Rencananya, perkebunan karet itu hendak dikembangkan di wilayah Rotterdam, wilayah itu sekarang menjadi wilayah Gedong Tataan, Kabupaten Pesawaran, dan di Bergen yang sekarang dikenal sebagai Tanjung Bintang, Lampung Selatan. Wilayah calon perkebunan itu terletak di sepanjang Sungai Way Sekampung yang mengalir dari wilayah barat ke timur Lampung.

Perkebunan

Belanda mendatangkan banyak masyarakat Jawa ke Lampung tahun 1905 sebagai buruh perkebunan karet dan langsung menempatkan mereka di Kolonisasi Gedong Tataan atau kolonisasi pertama. Mereka merupakan penduduk yang dikategorikan Belanda sebagai aktivis pergerakan politik waktu itu, yaitu Jong Java, dan membahayakan pemerintahan sehingga perlu disingkirkan. Mulai tahun 1905, era kolonisasi di Lampung pun mulailah.

Sebagai calon buruh perkebunan, Pemerintah Belanda tidak melengkapi penduduk Jawa yang dipindah ke Lampung dengan peralatan atau perbekalan layaknya transmigran pada era Orde Baru.
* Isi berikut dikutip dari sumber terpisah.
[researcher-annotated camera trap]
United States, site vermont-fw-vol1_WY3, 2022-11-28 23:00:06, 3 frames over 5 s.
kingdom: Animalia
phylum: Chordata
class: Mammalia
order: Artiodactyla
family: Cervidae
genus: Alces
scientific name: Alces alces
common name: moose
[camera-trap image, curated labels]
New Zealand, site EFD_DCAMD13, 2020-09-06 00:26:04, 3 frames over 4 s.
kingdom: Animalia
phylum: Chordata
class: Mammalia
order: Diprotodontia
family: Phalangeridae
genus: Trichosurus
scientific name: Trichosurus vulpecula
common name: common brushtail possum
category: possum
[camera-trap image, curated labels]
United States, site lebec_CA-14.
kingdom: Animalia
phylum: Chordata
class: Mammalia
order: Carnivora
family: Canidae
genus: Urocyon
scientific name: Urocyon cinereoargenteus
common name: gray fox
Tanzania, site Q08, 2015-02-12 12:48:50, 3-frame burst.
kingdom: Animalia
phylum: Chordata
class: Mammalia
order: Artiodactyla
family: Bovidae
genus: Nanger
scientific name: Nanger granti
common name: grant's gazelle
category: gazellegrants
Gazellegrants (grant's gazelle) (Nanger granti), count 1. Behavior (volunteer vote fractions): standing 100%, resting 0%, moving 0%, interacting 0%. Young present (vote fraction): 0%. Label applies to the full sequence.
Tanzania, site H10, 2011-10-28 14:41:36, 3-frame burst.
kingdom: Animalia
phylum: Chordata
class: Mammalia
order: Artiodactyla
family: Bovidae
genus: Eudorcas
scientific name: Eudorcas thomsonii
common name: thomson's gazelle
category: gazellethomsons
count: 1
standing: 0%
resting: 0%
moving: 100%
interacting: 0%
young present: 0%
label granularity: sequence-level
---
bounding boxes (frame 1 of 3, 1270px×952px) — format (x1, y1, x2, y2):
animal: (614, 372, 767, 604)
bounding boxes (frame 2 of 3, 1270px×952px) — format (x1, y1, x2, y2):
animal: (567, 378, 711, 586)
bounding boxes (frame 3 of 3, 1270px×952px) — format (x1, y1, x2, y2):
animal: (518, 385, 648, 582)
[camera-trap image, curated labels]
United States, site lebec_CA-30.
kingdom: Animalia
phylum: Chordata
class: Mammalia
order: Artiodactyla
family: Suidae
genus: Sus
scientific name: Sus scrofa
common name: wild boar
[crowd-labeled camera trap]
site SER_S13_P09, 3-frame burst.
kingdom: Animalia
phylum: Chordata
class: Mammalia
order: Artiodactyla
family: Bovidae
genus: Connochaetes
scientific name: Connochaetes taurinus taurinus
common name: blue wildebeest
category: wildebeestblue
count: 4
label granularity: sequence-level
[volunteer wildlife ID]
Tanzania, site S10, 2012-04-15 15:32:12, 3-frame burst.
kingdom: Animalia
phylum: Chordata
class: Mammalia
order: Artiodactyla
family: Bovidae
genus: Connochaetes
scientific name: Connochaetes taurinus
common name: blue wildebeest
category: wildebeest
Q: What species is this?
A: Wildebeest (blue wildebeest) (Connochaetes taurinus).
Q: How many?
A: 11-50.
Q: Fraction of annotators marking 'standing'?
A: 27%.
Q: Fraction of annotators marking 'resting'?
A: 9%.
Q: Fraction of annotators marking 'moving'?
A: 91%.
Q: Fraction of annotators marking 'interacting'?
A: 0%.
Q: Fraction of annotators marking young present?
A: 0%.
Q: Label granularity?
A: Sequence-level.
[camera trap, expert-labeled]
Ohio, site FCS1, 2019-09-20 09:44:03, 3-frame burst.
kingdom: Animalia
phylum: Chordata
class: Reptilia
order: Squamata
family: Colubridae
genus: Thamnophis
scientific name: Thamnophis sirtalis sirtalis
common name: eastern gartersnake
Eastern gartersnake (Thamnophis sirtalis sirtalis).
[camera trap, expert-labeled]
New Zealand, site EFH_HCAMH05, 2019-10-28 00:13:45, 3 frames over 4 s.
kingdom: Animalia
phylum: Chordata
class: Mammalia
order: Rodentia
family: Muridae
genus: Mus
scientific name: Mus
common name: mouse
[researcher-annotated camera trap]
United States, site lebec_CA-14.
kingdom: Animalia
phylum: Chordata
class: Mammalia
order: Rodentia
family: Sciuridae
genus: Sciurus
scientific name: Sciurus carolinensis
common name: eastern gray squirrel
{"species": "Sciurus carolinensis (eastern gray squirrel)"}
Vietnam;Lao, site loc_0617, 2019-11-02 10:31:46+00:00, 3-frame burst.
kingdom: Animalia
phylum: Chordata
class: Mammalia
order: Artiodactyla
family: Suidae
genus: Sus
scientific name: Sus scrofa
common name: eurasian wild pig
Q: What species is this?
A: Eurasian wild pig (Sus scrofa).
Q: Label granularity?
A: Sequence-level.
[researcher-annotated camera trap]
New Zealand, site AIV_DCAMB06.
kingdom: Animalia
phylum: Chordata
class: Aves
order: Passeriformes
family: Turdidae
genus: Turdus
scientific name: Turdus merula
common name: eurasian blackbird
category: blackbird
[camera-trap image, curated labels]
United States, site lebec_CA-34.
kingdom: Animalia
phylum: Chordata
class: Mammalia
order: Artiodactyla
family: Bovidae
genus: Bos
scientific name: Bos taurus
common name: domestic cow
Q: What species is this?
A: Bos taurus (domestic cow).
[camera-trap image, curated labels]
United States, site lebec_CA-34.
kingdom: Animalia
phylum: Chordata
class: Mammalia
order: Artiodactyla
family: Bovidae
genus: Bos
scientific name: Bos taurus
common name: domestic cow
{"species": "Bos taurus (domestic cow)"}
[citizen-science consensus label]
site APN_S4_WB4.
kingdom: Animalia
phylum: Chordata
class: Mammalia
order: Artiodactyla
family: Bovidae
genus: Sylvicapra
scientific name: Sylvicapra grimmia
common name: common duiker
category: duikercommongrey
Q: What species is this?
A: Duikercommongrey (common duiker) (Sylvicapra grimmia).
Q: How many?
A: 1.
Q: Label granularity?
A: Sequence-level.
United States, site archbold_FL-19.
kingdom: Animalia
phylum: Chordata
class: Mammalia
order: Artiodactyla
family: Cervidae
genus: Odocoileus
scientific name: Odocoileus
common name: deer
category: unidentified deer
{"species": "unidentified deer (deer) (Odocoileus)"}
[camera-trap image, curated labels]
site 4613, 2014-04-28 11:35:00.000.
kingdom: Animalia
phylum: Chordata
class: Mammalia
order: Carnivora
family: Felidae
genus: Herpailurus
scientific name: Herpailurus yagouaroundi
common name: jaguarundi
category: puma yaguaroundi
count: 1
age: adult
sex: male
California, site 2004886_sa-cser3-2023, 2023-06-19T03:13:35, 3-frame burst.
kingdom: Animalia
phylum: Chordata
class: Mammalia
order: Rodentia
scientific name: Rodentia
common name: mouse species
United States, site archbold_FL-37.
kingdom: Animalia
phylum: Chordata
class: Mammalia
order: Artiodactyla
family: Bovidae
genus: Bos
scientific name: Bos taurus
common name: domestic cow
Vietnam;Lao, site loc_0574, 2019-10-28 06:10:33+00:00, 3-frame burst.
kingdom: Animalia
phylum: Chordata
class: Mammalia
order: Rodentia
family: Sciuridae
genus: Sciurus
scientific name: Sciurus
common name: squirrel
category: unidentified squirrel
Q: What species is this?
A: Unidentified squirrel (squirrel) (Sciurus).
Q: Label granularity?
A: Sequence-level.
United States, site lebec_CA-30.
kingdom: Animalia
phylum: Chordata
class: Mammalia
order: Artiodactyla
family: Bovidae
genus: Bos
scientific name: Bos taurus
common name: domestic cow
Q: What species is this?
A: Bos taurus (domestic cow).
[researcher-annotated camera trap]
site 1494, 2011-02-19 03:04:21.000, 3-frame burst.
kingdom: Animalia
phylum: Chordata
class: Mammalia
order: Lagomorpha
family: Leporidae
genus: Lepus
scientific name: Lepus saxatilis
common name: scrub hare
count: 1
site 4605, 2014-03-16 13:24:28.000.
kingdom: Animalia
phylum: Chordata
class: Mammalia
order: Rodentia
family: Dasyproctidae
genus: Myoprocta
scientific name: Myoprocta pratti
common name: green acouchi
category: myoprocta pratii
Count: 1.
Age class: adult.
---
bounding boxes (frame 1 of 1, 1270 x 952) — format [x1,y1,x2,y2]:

Penduduk Jawa yang dipindah ke Lampung harus bisa mempertahankan hidup dengan bekal yang dibawa dari Jawa. Di Lampung mereka membuka lahan dan membangun rumah dan pertanian sendiri.

Penduduk Jawa yang dipindah ke Lampung akhirnya mampu membangun perkebunan dengan kondisi permukiman yang utuh. Pada perkembangannya, mereka minta kepada Pemerintah Belanda untuk tidak menjadikan mereka sebagai buruh perkebunan. Melihat sumber air yang melimpah, mereka minta izin kepada Pemerintah Belanda untuk membangun irigasi dan membangun sawah.

Situasi mantap itu mendorong Pemerintah Belanda mengembangkan wilayah perkebunan Bergen tahun 1928. Pemerintah Belanda kembali mengumpulkan masyarakat Jawa untuk didatangkan ke Lampung sebagai buruh perkebunan.

Kali ini bukan masyarakat yang aktif di pergerakan politik, melainkan masyarakat yang memiliki latar belakang meresahkan masyarakat yang dikumpulkan. Di Jawa mereka terbiasa melakukan judi, minum minuman keras, mencuri, ataupun tindakan-tindakan yang meresahkan. ”Namun, saat itu masyarakat asli Lampung tidak diberi tahu mengenai jati diri asli penduduk Jawa yang didatangkan pada kolonisasi kedua itu,” ujar Sinungan.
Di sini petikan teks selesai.